Ricopia senza alcuna modifica le righe dell'elenco a partire da quella che contiene "How far removed" e fino a quella che contiene "2.19 metres", entrambe comprese.

-.-.-

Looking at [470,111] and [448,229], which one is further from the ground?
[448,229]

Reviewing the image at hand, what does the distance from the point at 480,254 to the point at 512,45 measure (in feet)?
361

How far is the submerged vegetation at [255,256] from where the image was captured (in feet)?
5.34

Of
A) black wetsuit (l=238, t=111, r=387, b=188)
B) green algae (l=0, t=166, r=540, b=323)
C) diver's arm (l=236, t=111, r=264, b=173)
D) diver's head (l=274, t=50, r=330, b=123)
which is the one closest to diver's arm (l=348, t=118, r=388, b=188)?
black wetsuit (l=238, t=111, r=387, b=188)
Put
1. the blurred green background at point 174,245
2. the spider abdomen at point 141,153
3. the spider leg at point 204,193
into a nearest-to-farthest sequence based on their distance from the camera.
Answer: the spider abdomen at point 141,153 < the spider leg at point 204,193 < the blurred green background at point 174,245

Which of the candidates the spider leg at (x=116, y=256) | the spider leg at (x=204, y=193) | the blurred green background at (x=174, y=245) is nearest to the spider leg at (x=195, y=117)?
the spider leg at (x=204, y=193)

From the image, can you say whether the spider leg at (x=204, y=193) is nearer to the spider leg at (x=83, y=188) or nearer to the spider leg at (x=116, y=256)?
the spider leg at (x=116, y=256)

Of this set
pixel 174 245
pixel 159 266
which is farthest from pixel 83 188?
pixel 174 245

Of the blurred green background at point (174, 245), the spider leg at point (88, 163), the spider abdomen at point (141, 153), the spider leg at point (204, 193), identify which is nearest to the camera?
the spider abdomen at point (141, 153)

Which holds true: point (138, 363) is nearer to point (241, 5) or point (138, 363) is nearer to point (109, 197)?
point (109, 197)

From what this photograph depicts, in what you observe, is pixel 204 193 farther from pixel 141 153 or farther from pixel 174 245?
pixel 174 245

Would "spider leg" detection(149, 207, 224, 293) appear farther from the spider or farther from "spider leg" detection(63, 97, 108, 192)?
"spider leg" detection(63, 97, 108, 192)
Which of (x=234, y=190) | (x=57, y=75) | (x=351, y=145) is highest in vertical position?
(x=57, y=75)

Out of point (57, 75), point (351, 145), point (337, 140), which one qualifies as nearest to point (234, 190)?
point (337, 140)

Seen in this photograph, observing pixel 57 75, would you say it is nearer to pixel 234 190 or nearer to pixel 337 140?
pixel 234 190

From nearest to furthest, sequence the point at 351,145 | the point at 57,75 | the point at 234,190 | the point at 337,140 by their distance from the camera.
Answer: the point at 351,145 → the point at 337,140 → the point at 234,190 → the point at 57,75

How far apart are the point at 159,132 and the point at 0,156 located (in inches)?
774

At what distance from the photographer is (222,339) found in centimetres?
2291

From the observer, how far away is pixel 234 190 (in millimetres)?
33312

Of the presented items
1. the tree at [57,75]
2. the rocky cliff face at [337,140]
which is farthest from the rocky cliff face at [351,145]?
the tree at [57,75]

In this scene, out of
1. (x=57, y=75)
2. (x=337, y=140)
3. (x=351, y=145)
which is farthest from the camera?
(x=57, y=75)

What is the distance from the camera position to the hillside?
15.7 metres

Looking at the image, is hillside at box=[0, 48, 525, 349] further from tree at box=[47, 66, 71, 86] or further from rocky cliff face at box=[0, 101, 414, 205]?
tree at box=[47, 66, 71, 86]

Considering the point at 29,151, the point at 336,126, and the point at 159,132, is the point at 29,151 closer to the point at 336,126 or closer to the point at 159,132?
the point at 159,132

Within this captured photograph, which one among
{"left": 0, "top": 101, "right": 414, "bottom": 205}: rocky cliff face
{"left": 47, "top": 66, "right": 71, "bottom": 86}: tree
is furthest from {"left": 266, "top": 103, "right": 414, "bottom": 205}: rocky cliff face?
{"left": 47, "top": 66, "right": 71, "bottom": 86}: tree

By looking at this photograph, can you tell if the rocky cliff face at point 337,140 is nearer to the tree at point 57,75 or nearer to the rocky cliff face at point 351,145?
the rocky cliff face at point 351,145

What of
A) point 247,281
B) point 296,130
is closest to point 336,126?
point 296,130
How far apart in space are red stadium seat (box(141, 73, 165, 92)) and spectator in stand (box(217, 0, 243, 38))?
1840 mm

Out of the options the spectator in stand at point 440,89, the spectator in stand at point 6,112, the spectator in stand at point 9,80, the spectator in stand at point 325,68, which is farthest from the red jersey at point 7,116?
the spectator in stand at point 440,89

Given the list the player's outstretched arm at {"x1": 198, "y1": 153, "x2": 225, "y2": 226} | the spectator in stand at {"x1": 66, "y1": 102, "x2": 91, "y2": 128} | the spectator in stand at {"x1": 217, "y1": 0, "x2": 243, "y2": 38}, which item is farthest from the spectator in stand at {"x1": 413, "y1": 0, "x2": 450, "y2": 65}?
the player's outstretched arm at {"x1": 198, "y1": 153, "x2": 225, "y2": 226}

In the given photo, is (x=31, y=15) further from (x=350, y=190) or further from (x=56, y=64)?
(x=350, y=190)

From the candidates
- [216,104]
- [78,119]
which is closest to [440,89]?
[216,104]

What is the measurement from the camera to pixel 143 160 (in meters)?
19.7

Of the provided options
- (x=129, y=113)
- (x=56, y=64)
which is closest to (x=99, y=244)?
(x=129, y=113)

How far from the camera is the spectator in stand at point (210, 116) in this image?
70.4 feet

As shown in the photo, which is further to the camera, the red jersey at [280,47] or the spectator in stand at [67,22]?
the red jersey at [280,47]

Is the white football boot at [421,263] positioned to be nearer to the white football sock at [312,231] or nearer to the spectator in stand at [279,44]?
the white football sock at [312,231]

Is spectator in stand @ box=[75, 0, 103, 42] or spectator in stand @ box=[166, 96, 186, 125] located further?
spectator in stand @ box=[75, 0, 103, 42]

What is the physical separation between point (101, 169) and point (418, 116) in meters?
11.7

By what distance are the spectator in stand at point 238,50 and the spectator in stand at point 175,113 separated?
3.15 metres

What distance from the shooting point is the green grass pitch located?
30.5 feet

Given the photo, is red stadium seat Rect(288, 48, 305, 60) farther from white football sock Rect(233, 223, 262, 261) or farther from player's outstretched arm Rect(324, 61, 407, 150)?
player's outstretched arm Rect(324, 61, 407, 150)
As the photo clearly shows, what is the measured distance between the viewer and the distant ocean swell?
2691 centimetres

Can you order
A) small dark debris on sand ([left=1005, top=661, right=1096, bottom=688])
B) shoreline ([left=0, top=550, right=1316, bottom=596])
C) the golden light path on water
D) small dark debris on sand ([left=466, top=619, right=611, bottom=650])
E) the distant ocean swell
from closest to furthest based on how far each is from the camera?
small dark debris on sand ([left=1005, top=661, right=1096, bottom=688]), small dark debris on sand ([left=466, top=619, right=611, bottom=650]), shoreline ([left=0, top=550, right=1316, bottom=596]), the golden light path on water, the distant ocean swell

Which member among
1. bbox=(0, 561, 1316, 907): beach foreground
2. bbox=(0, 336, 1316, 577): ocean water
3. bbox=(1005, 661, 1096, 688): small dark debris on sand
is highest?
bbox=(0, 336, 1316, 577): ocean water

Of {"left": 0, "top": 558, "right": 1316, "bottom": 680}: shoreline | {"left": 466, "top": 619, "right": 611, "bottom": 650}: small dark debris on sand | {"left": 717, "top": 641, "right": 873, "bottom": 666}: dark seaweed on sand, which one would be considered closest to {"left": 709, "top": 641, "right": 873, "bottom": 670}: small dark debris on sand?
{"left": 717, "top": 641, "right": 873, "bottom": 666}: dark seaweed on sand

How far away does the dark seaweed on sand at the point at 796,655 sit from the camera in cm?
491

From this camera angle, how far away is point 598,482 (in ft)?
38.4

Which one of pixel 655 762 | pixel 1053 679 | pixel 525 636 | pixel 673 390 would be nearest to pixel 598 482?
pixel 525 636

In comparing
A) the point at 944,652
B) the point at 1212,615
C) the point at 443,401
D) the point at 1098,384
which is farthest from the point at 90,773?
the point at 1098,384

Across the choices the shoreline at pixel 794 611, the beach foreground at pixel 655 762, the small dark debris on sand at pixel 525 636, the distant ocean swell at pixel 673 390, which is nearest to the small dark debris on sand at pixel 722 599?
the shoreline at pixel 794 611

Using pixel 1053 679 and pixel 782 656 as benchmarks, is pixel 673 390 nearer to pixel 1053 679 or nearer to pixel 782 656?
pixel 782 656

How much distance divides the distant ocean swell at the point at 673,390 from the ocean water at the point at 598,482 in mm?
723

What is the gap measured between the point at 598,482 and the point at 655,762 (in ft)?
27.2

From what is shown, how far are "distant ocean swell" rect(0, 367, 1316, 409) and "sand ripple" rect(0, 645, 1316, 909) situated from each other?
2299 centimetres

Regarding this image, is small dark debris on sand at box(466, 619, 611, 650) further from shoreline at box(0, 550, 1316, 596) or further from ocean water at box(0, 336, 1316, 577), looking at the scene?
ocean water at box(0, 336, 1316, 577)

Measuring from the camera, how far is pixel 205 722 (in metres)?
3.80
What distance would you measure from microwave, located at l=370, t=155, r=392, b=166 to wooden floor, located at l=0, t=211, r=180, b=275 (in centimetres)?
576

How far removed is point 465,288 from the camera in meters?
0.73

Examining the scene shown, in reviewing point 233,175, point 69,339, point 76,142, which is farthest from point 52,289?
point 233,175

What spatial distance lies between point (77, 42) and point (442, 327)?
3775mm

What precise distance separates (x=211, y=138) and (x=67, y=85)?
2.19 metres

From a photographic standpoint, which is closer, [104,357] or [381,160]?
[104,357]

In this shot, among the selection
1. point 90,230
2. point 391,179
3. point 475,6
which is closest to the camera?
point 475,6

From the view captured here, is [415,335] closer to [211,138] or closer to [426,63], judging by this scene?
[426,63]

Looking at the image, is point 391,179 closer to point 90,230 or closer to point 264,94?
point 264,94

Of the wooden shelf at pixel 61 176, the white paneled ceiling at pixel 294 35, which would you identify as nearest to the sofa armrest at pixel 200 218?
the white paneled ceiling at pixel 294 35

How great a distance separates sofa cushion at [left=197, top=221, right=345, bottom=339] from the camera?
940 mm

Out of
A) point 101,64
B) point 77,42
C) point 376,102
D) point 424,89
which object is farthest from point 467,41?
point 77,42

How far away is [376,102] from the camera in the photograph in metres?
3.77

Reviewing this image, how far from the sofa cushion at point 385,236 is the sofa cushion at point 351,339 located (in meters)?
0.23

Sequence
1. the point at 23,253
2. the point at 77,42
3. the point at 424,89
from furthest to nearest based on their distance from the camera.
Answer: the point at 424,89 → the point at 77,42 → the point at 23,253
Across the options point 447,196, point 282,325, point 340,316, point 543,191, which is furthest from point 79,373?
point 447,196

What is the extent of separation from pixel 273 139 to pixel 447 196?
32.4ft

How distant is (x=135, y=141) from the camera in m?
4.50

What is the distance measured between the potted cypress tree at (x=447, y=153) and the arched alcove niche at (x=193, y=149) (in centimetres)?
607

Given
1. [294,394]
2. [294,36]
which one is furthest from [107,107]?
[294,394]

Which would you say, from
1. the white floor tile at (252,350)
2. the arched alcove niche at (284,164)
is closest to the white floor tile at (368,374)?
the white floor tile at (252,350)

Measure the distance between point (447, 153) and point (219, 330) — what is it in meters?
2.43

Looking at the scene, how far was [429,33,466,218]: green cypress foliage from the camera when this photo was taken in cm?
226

-.-.-

- Risultato -
How far removed is point 465,288 from the camera in meters?
0.73

Examining the scene shown, in reviewing point 233,175, point 69,339, point 76,142, which is farthest from point 52,289?
point 233,175

What spatial distance lies between point (77, 42) and point (442, 327)?
3775mm

What precise distance separates (x=211, y=138) and (x=67, y=85)?
2.19 metres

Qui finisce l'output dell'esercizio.